**Exercise 1:**
Print the listing below exactly, starting with the line that contains "Time of clock at [524,354,716,548]: 11:23" and going on through the end of the listing. Leave the pictures out of your answer.

>> Begin Page

Studio album by Candies
- Released: September 1, 1977
- Recorded: 1977
- Genre: kayōkyoku; teen pop;
- Length: 51:25
- Language: Japanese
- Label: CBS Sony
- Producer: Sumio Matsuzaki; Masatoshi Sakai;

Candies chronology
| Ketteiban Candies (1977) | Candy Label (1977) | The Best: Candies Shop (1977) |

Singles from Candy Label
- "Shochū Omimai Mōshiagemasu" Released: June 21, 1977;

= Candy Label =

Candy Label (キャンディ・レーベル, Kyandi Rēberu) is the ninth studio album by Japanese idol trio Candies, released through CBS Sony on September 1, 1977. It contains the single "Shochū Omimai Mōshiagemasu". The album originally consisted of one 12-inch LP and one 7-inch EP with songs themed around the word "candy". Side B features covers of The Peanuts' songs.

>> End Page
>> Begin Recorded information

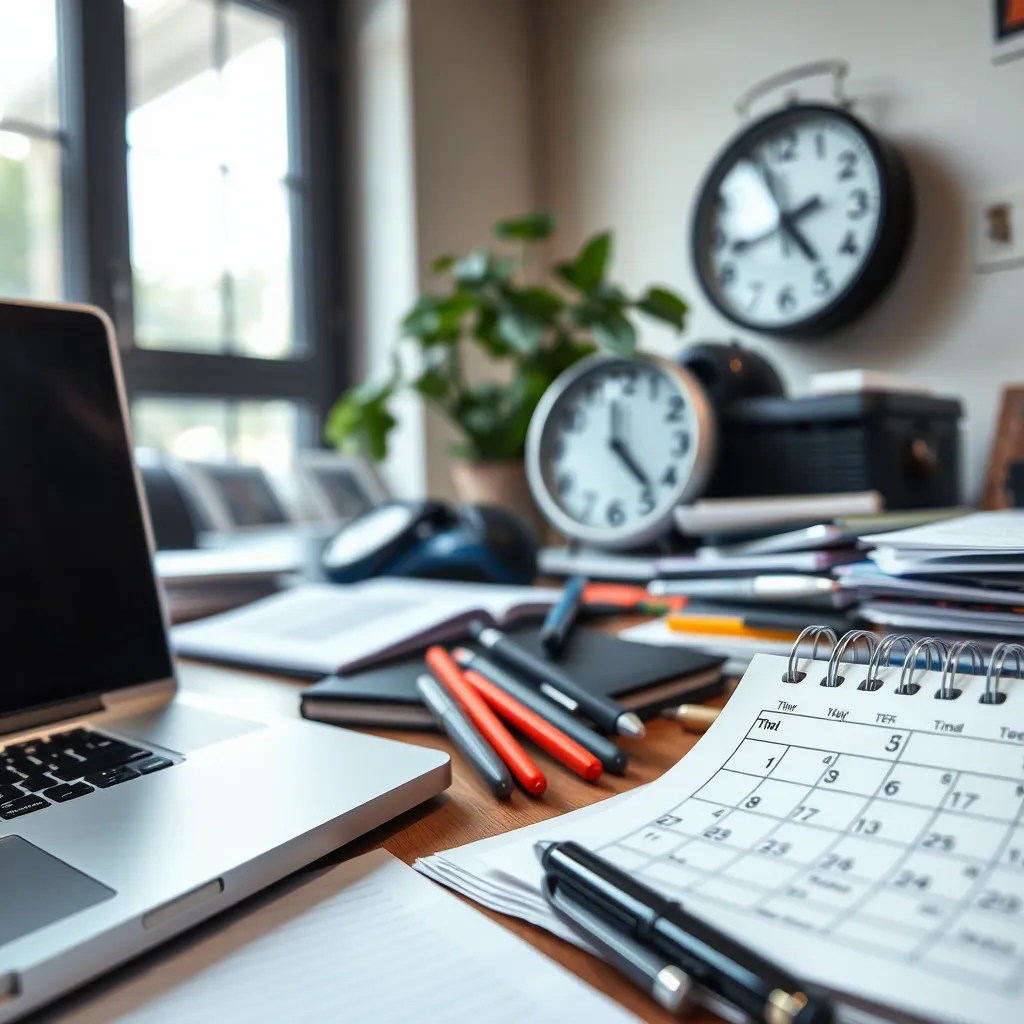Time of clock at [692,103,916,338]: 4:42
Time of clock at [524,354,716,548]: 11:23
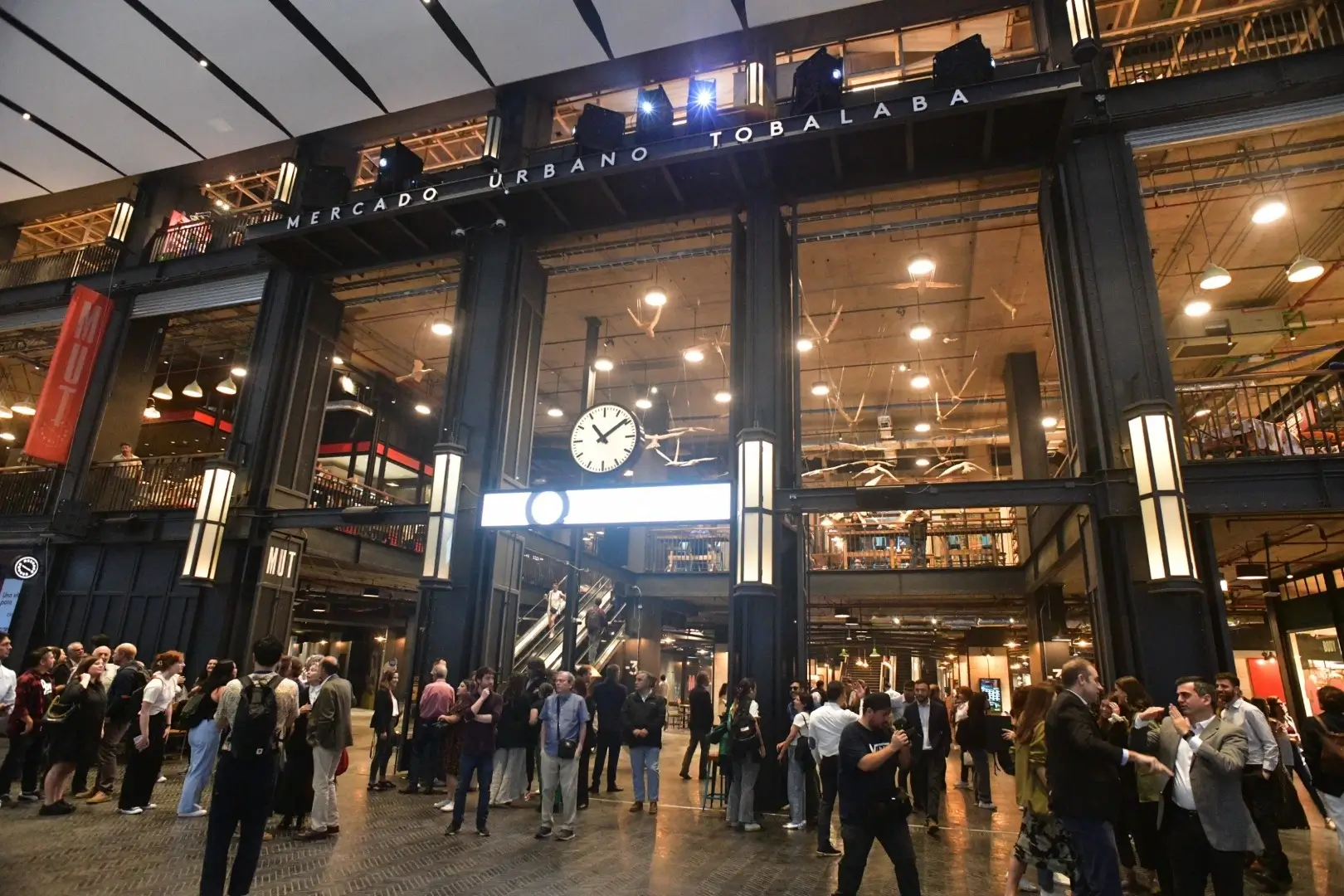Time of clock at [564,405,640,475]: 11:09
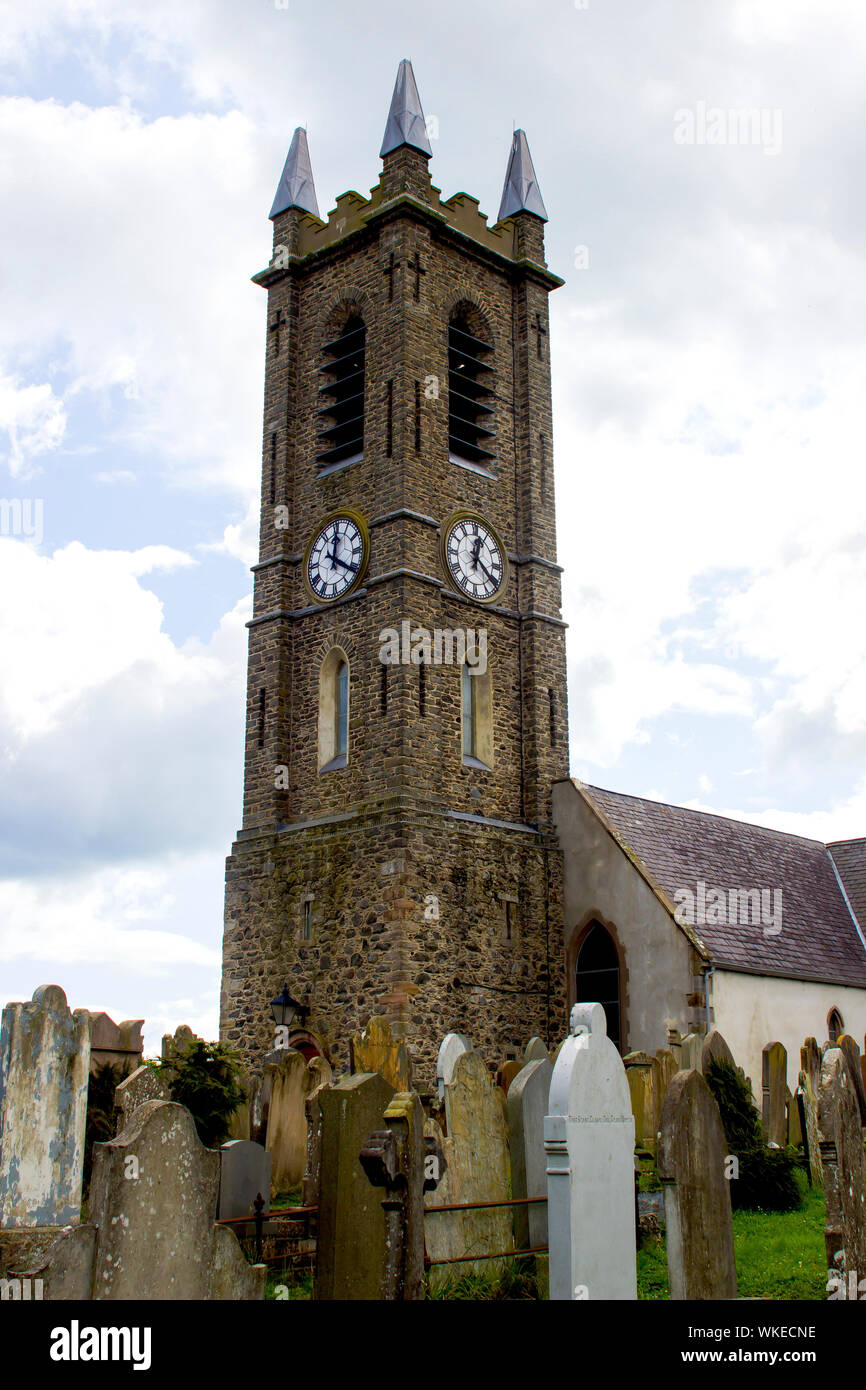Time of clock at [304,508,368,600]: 12:20
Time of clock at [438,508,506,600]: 12:21
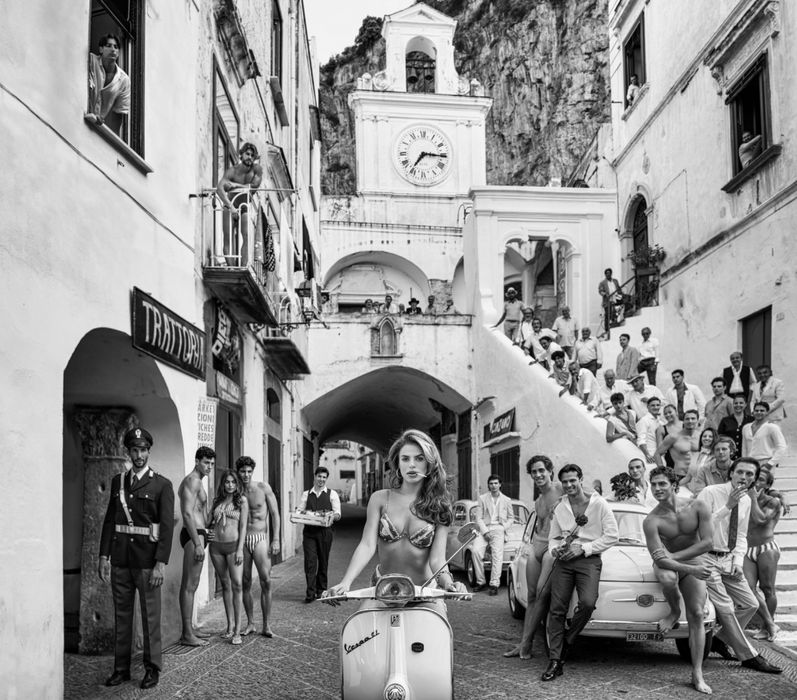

>> End Recorded information

**Exercise 2:**
Output the entire text about the album Candy Label above exactly.

**Written answer 1:**
Time of clock at [524,354,716,548]: 11:23
Time of clock at [564,405,640,475]: 11:09
Time of clock at [304,508,368,600]: 12:20
Time of clock at [438,508,506,600]: 12:21

**Written answer 2:**
Studio album by Candies
- Released: September 1, 1977
- Recorded: 1977
- Genre: kayōkyoku; teen pop;
- Length: 51:25
- Language: Japanese
- Label: CBS Sony
- Producer: Sumio Matsuzaki; Masatoshi Sakai;

Candies chronology
| Ketteiban Candies (1977) | Candy Label (1977) | The Best: Candies Shop (1977) |

Singles from Candy Label
- "Shochū Omimai Mōshiagemasu" Released: June 21, 1977;

= Candy Label =

Candy Label (キャンディ・レーベル, Kyandi Rēberu) is the ninth studio album by Japanese idol trio Candies, released through CBS Sony on September 1, 1977. It contains the single "Shochū Omimai Mōshiagemasu". The album originally consisted of one 12-inch LP and one 7-inch EP with songs themed around the word "candy". Side B features covers of The Peanuts' songs.